** begin Excerpt provided **

Seeing what genuine, principled leftists have to say about the 1619 Project and the reparations issue is as illuminating as it is instructional. Report-authors rightly acknowledge the NYT as an appendage of the Democrats whose aim for the project “is to create a historical narrative that legitimizes the effort of the Democratic Party to construct an electoral coalition based on the prioritizing of personal ‘identities’—i.e., gender, sexual preference, ethnicity, and, above all, race”—Yes, these are actual, contemporary leftists talking.
‘Identity coalition’-politics, of course, is a far cry from when a more hopeful establishment left actually advocated for bridging racial gaps and easing black-and-white tensions. Only up until a few years ago, it was class through which they framed US social relations. Back then, for instance, it was never asserted that working whites were conferred a special privilege during or after the years of black slavery. And it was generally understood, as WSW’s Niles Niemuth writes, that the “basic issues confronting African American workers—unemployment, poverty, debt, attacks on wages and health care, police violence, war—are the issues confronting all workers.” (My emphasis).
Rep. Sheila Jackson-Lee’s frequently introduced (and until recently, never taken seriously) reparations bill states in its preamble that the “[black] unemployment rate [is] more than twice the current white unemployment rate” and blacks average “less than 1/16 of the wealth of white families.” But, as Niemuth points out, it says nothing of the class disparity among African Americans (or among whites). “Never has the wealth gap between rich and working-class blacks been greater”, he writes, “and the same goes for everyone else, regardless of skin color.” But just like their white counterparts, “bourgeois African Americans”—the chief beneficiaries, says Niemuth, of that “social disaster” Affirmative Action—are “terrified of a unified movement of workers from below because it threatens their class position and privileges.” Republicans can and should speak this directly.
The Democrats’ substitution of class with race has presented a giant subsidy for corporate power, the authors also state, with the 1619 Project exhibiting “the clear character of a political scam” whose “purpose is to divide workers against each other…” That racial division is well-understood and, indeed, welcomed by corporations was made strikingly clear in 2020 when leaked documents from Jeff Bezos’s Whole Foods showed the company linking the threat of unionization at their locations with how racially homogenous they were—something corporate management has known for years.
According to the 1619 Project’s Matthew Desmond, while white workers did not directly benefit from the slave system, it “allowed them to roam freely and feel a sense of entitlement.” But the concrete realities of slavery’s knock-on effects show the polar opposite. The WSW report quotes widely from Keri Leigh Merritt’s 2017 book Masterless Men: Poor Whites and Slavery in the Antebellum South, including this opening salvo: “Slave labor eliminated job possibilities, depressed wages where jobs existed, and forced white wage workers into the most degraded and dangerous work deemed ‘too hazardous for Negro property.’” Further, when whites tried to strike, they “constantly were made aware of the thousands of readily available black strikebreakers waiting to take their places should they ask for better wages or request safer working conditions.” Contra Desmond then, says Merritt, given these conditions, poor southern whites “were not truly free laborers.”

** end Excerpt provided **
** begin Data extract **

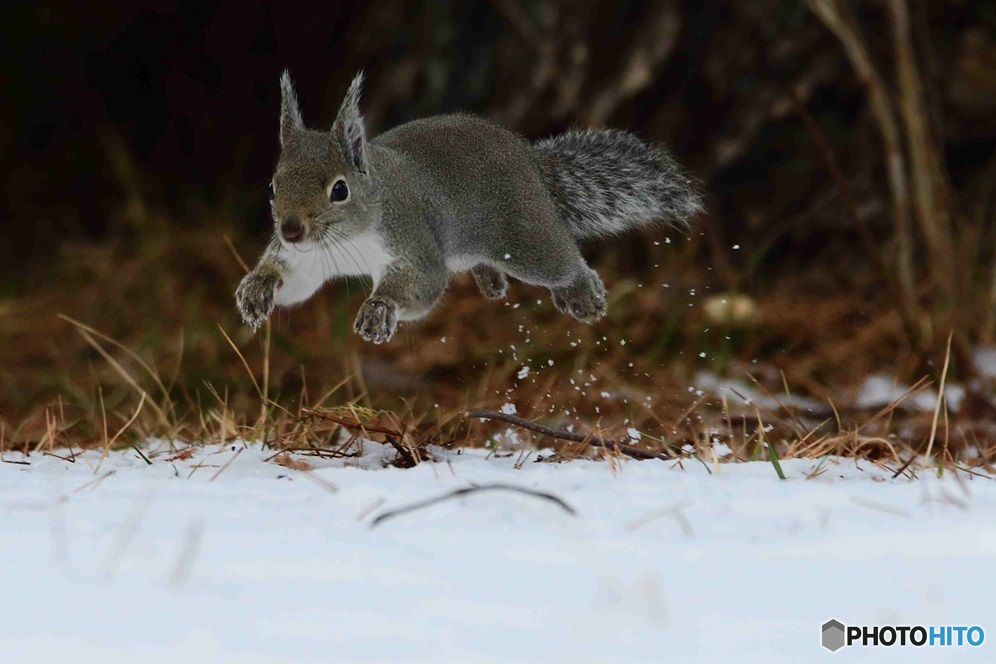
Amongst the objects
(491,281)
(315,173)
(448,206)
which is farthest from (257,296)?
(491,281)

** end Data extract **

» Given instruction A
Duplicate the part of the excerpt on the 1619 Project that begins at the words "Seeing what genuine, principled" and ends after the words "contemporary leftists talking.".
» Given instruction B
Answer these questions using the excerpt on the 1619 Project.
(i) In what year was Keri Leigh Merritt's book Masterless Men published?
(ii) Leaked documents from which company linked the threat of unionization to how racially homogenous its locations were?
(iii) According to the preamble of Rep. Sheila Jackson-Lee's reparations bill, black families average less than what fraction of the wealth of white families?
The records are not needed for anything here.

» Written reply A
Seeing what genuine, principled leftists have to say about the 1619 Project and the reparations issue is as illuminating as it is instructional. Report-authors rightly acknowledge the NYT as an appendage of the Democrats whose aim for the project “is to create a historical narrative that legitimizes the effort of the Democratic Party to construct an electoral coalition based on the prioritizing of personal ‘identities’—i.e., gender, sexual preference, ethnicity, and, above all, race”—Yes, these are actual, contemporary leftists talking.

» Written reply B
(i) 2017
(ii) Whole Foods
(iii) 1/16